The New York Times (NYT 0.02%) emerged in 1851 with a simple mission: seek the truth and help people understand the world around them. While the mission hasn't changed, the Times has transformed from a small, penny newspaper to a digital mammoth that can add both stability and growth to your portfolio. Here are three reasons to take a closer look at the Times now. 

1. Optionality

The Times is embracing a vast array of digital opportunities, with Times-branded apps and online access from games and crossword puzzles to recipes, product reviews, sports, and yes, news and advertising. This multiple-streams-of-income approach has allowed the Times to explore new possibilities without sacrificing its overall performance, giving the company a breadth of opportunities to work with and tons of Foolish optionality.

The digital newspaper and magazine industry is currently valued at $39 billion, for example, with the U.S. having the largest share, valued at just over $16 billion. This industry is expected to reach $44.85 billion globally by 2026, with a compound annual growth rate (CAGR) of 3.55% The Times has a domestic market share of about 4% as of FYE 2021, while still leading the way in print news products. 

But that's just the tip of the iceberg. 

Digital advertising is estimated to reach $786 billion globally by 2026; mobile gaming should grow to a $139 billion industry in the same year, and the digital content creation market as a whole is expected to exceed $38 billion globally by 2030. These markets are fragmented, with a wide variety of players and mediums, as companies continue to shift their focus and rethink how to best take advantage of the technology. This gives the Times room to (re)establish itself as the company to beat. 

2. Resiliency

The company also has staying power. For its 170-plus years, the Times has consistently demonstrated a knack for reinventing itself in a way its rivals can't seem to match. The company went online in 1996, just three years after the internet was "released" to the general public, and in 2015, it launched its own VR app. This forward-thinking mindset helped the company successfully navigate the Great Recession of 2009, as well as what many believed was the beginning of the end of print journalism. 

Financially, the Times is stronger than ever. Revenue for the trailing 12 months (TTM) ending March 31, 2022 sits at $2.1 billion, up 18% year over year. Gross margin (TTM) is around 50%, operating profits are up 11%, and the company has plenty of liquidity: as of March 27th, the Times is sitting on cash and equivalents of just under $475 million, with no debt

The company also surpassed its 10 million paid subscriptions goal with the February acquisition of the online sports news outlet, The Athletic, while simultaneously opening the door to a whole new audience. (It's now set a new goal, by the way: 15 million by 2027.) It's also worth noting that the Times pays a modest quarterly dividend of 1.2%, with plans to return a substantial chunk of its free cash flow to investors over the next few years (more on that below).

3. Leadership

CEO Meredith Kopit Levien has done a good job of anticipating obstacles and finding a path around them. Levien joined the Times in 2013 to head its advertising department and quickly began shifting the company's advertising focus toward long-term partnerships. She has been the driving force behind the company's digital-first strategy throughout her tenure, connecting the Times's success with a much bigger picture. 

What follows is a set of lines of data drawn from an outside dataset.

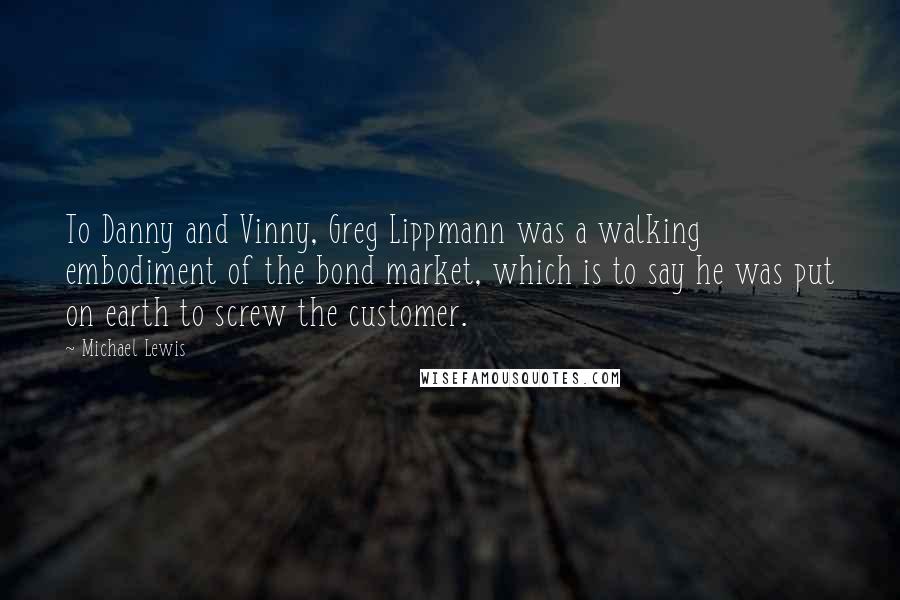 Michael Lewis Quotes: To Danny and Vinny, Greg Lippmann was a walking embodiment of the bond market, which is to say he was put on earth to screw the customer.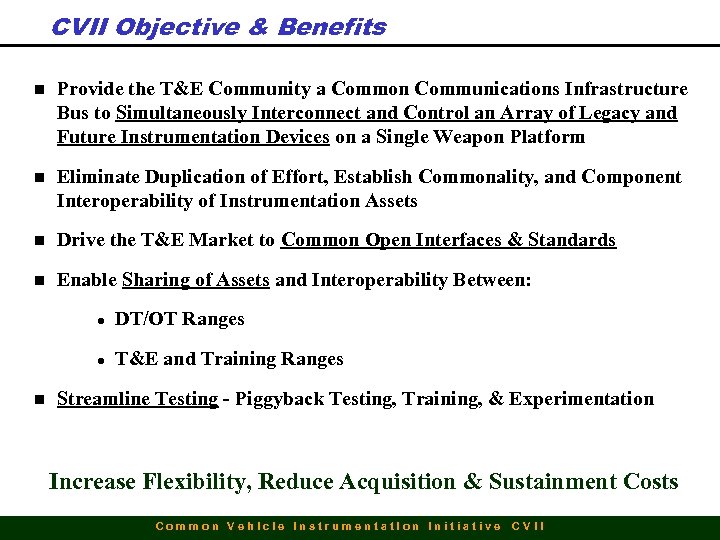 CVII Objective & Benefits n Provide the T&E Community a Common Communications Infrastructure Bus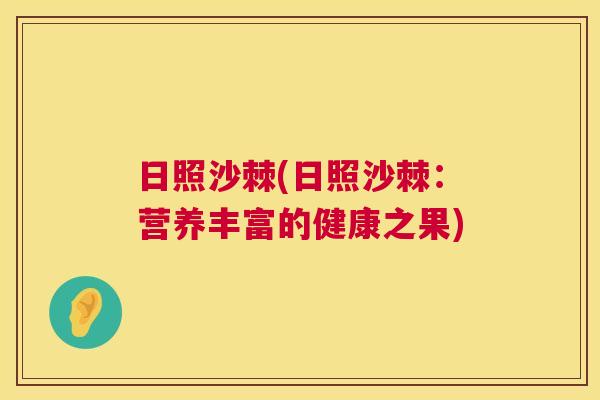 日照沙棘(日照沙棘:营养丰富的健康之果) 日照沙棘(日照沙棘:营养丰富的健康之果)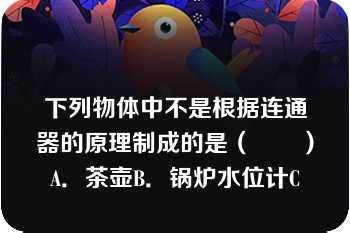 下列物体中不是根据连通器的原理制成的是（　　）A．茶壶B．锅炉水位计C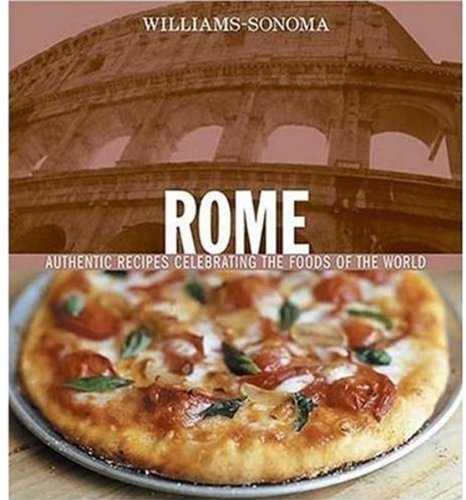 Williams-Sonoma Foods of the World: Rome: Authentic Recipes Celebrating the Foods of the World Cooking & Enjoying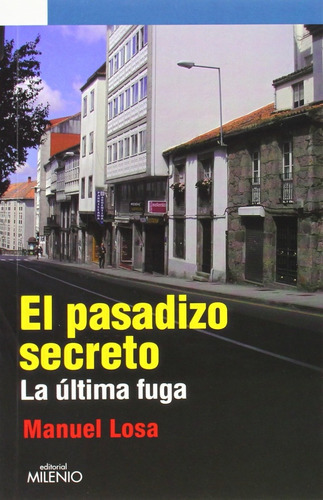 El Pasadizo Secreto La Última Fuga, De Manuel Losa. Editorial Losa Ediciones, Tapa Blanda, Edición 1 En Español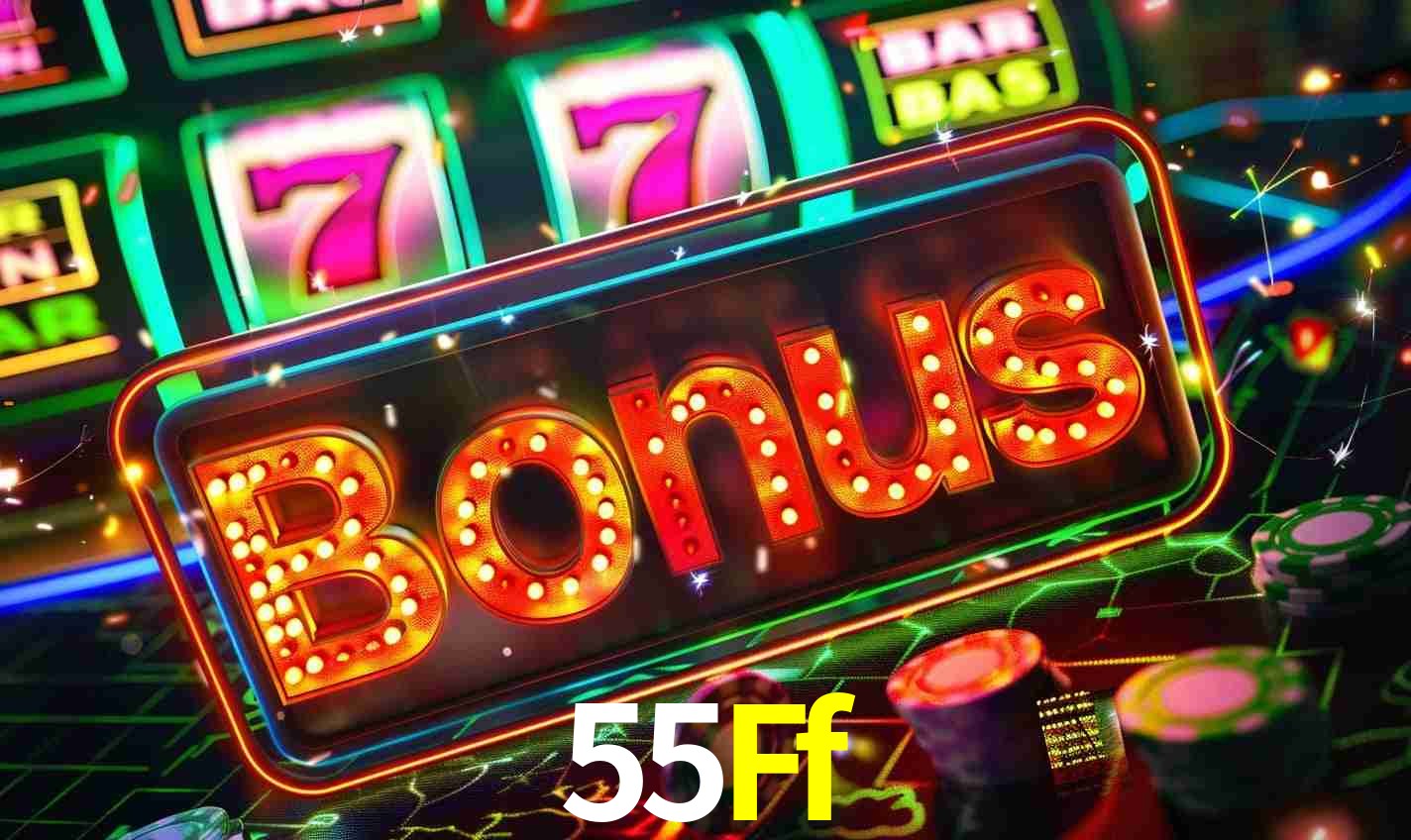 Sistema de Bônus 55Ff
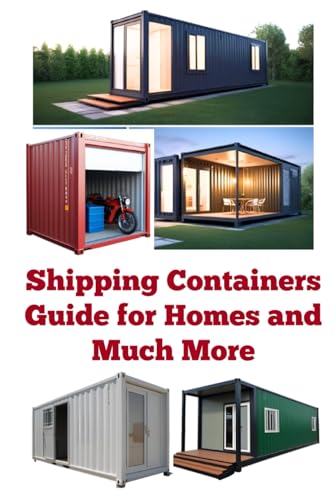 Shipping Containers Guide for Homes and Much More (A Detailed, Informative Series on Homesteading) von Independently published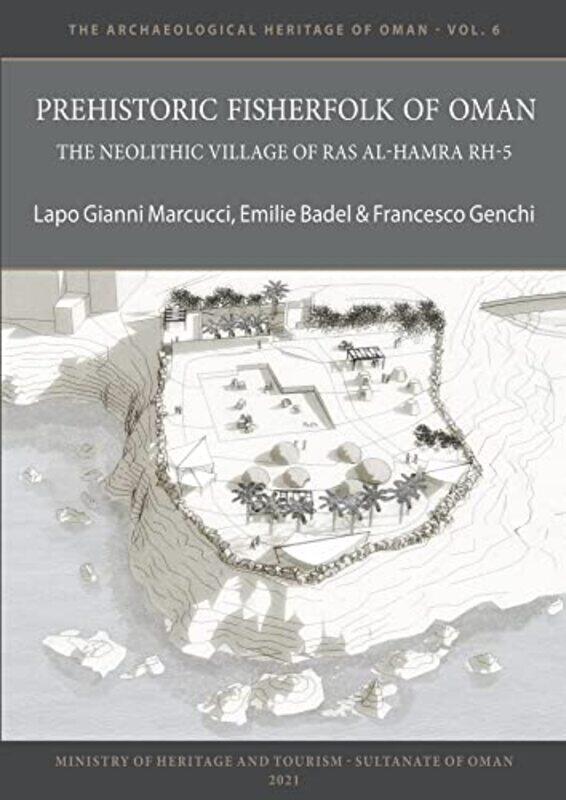 Prehistoric Fisherfolk of Oman The Neolithic Village of Ras AlHamra RH5 by Gelong Thubten-Paperback
Prehistoric Fisherfolk of Oman The Neolithic Village of Ras AlHamra RH5 by Gelong Thubten-Paperback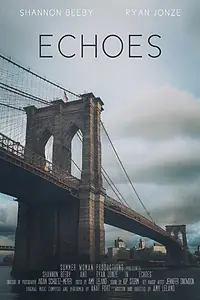 Постер к фильму «Echoes (2014)»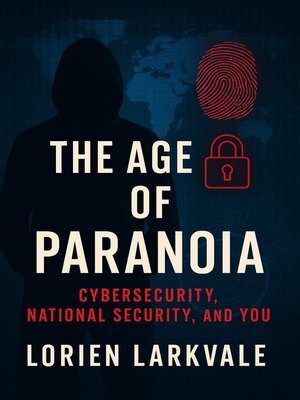 cover image of The Age of Paranoia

"We are relentlessly focused on growing the Times, but we're in an ecosystem," Levien said in a 2021 Adweek interview. "A lot of our work is making a market for paid-subscription journalism." 

She was named CEO in late 2020, and continues to demonstrate her ability to adapt on the fly, overseeing the acquisitions of The Athletic and Wordle, while also laying out ambitious goals for the company. 

Things to watch

Like any investment, the Times has its risks. Digital media is a rapidly changing industry after all, and -- combined with the many macroeconomic headwinds still ahead -- there's always the possibility that the company could eventually hit an obstacle it can't overcome. 

In its June Investor Day presentation, Levien outlined key metrics that the company hopes to achieve within the next three to five years:

  • Reach 15 million total subscribers by the end of 2027
  • Grow adjusted operating profit by 9%-12% each year
  • Return 25%-50% of free cash flow to shareholders through dividends and buybacks 

The company currently sits at a P/E ratio around 27, so it's still a little pricey compared to, say, the P/E of 16 you'll pay for News Corporation (NWSA 0.10%), parent company of The Wall Street Journal. But the Times's current P/E is less than its five- and 10-year averages – adjusted for one-time expenses in 2018 – of around 42. For media stock investors, now might offer a great opportunity to add the Times to your buy list.